Document excerpt —
────
In-Stat: Digital sales will account for 40% of music purchases by 2012

Digital sales of music represented 10% of the total worldwide music market in 2007, up from 6% in 2006, reports In-Stat. By 2012, digital music sales will represent an impressive 40% of all music purchased worldwide, the high-tech market research firm says. Factors contributing to this growth include the global expansion of broadband, continued demand for single-track downloads, and expanding music catalogues. Another key driver is the potential for market growth in full-track downloads to mobile handsets in markets other than Japan, which currently is the primary market for this type of digital music format.

“Digital piracy continues to represent the primary challenge to online music service providers,” says Stephanie Ethier, In-Stat analyst, in the press release. “Other obstacles still include the lack of interoperability between services and devices due to differing digital rights management (DRM) technologies, and weak consumer demand for subscription-based services. Another potential market inhibitor is the fact that content owners, cellular service providers and handset manufacturers are increasing the amount of marketing and promotion for mobile music.”

Recent research by In-Stat found the following:
• Sales for online digital music reached $3.05 billion in 2007, up 48% from 2006.
• Revenue for worldwide full track mobile downloads will reach approximately $4.2 billion by 2012.
• The majority of respondents who accessed online video (72.3%) in 2007 did not pay for the video they saw from the Internet.

Recent In-Stat research, Revenue Opportunities Abound Worldwide in Online and Mobile Music Distribution (#IN0804027CM), covers the worldwide market for online and mobile music distribution. It provides analysis of the current online and mobile music marketplaces, emerging opportunities, and results from an In-Stat consumer survey. It includes forecasts for digital distribution sales by region, physical media bought online, and total music sales through 2012.
────
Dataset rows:
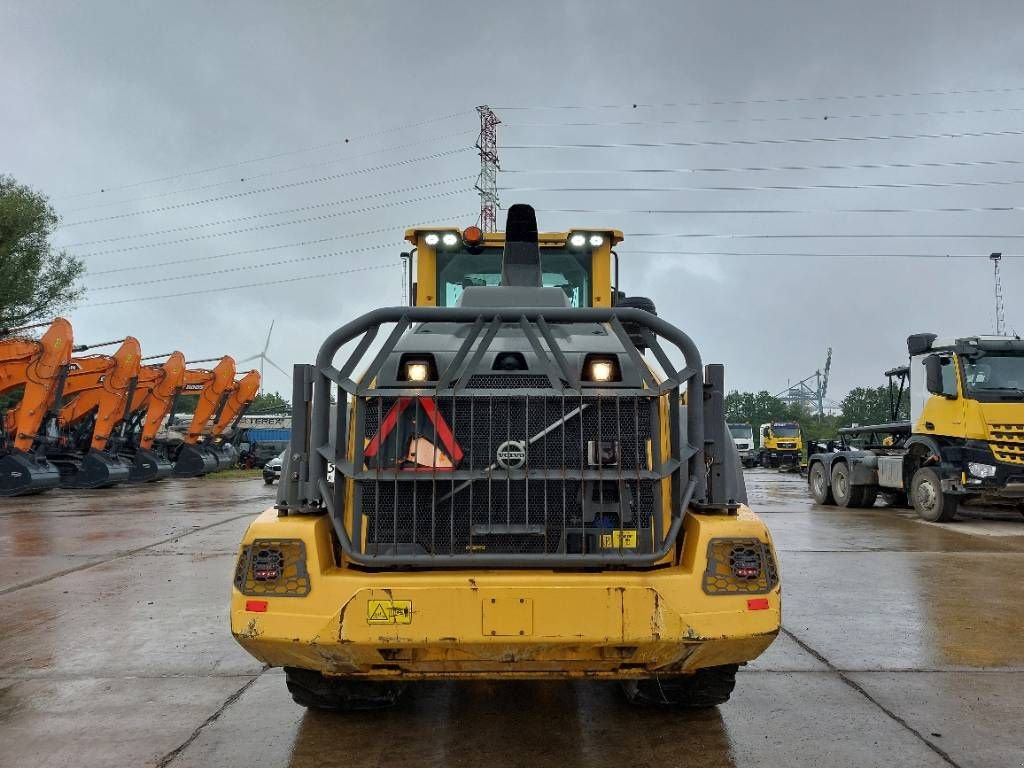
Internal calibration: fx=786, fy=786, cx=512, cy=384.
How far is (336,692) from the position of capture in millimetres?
3553

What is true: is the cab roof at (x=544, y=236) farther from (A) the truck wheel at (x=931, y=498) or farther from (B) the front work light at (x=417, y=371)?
(A) the truck wheel at (x=931, y=498)

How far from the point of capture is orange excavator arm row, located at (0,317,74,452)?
60.9 ft

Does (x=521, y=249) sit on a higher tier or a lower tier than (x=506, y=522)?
higher

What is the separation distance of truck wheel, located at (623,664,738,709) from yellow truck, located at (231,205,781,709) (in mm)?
399

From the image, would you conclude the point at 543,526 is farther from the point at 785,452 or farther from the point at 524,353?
the point at 785,452

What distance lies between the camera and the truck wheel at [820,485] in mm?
15812

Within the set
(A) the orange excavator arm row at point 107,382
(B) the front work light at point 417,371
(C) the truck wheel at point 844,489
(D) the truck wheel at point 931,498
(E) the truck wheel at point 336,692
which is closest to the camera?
(B) the front work light at point 417,371

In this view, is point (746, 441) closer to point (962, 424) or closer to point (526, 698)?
point (962, 424)

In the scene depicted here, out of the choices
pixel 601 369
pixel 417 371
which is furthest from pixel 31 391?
pixel 601 369

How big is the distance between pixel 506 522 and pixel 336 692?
4.05ft

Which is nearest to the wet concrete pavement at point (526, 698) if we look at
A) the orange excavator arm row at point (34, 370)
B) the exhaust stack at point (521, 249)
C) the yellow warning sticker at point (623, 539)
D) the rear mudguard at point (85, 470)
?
the yellow warning sticker at point (623, 539)

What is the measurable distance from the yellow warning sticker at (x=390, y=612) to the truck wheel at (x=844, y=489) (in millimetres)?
13653

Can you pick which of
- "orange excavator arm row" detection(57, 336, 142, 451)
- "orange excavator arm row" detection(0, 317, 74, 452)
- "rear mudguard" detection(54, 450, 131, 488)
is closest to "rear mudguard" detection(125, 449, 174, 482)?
"orange excavator arm row" detection(57, 336, 142, 451)

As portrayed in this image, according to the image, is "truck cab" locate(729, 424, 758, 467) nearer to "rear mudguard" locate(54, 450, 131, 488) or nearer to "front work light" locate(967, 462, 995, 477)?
"front work light" locate(967, 462, 995, 477)
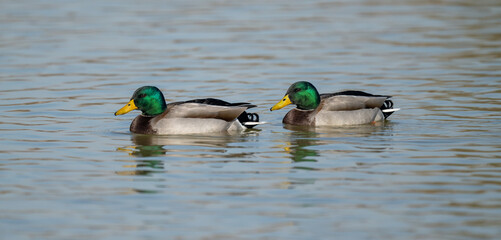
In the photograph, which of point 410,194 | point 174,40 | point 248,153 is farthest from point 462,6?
point 410,194

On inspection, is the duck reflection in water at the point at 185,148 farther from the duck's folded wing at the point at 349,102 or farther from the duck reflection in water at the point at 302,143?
the duck's folded wing at the point at 349,102

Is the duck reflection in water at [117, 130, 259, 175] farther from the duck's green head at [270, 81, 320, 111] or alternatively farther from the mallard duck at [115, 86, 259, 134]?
the duck's green head at [270, 81, 320, 111]

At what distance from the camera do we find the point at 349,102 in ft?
49.2

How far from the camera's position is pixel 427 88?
17969 mm

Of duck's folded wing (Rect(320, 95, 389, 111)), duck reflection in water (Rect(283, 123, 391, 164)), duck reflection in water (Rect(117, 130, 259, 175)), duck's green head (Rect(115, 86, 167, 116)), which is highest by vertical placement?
duck's green head (Rect(115, 86, 167, 116))

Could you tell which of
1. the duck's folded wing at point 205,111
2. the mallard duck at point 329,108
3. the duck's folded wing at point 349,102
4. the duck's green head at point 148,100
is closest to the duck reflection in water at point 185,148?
the duck's folded wing at point 205,111

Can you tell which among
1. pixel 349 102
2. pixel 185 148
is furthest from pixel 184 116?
pixel 349 102

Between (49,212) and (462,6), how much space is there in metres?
22.9

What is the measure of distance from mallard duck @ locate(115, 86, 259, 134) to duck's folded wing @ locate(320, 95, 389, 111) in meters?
1.34

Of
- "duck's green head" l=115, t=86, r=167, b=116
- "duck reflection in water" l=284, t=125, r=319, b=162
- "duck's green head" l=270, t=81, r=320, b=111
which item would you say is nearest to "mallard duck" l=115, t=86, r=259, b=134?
"duck's green head" l=115, t=86, r=167, b=116

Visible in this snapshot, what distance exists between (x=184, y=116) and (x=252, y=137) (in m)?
1.02

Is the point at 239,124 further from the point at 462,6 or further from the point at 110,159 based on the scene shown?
the point at 462,6

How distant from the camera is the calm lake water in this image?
9289 mm

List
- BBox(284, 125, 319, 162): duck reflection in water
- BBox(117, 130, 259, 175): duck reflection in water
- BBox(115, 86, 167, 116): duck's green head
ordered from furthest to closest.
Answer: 1. BBox(115, 86, 167, 116): duck's green head
2. BBox(284, 125, 319, 162): duck reflection in water
3. BBox(117, 130, 259, 175): duck reflection in water
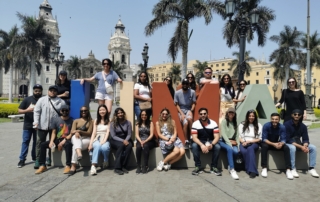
────
Task prompt —
Duplicate everything in the digital music sales report from "Digital sales of" down to "digital music format.".

Task response —
Digital sales of music represented 10% of the total worldwide music market in 2007, up from 6% in 2006, reports In-Stat. By 2012, digital music sales will represent an impressive 40% of all music purchased worldwide, the high-tech market research firm says. Factors contributing to this growth include the global expansion of broadband, continued demand for single-track downloads, and expanding music catalogues. Another key driver is the potential for market growth in full-track downloads to mobile handsets in markets other than Japan, which currently is the primary market for this type of digital music format.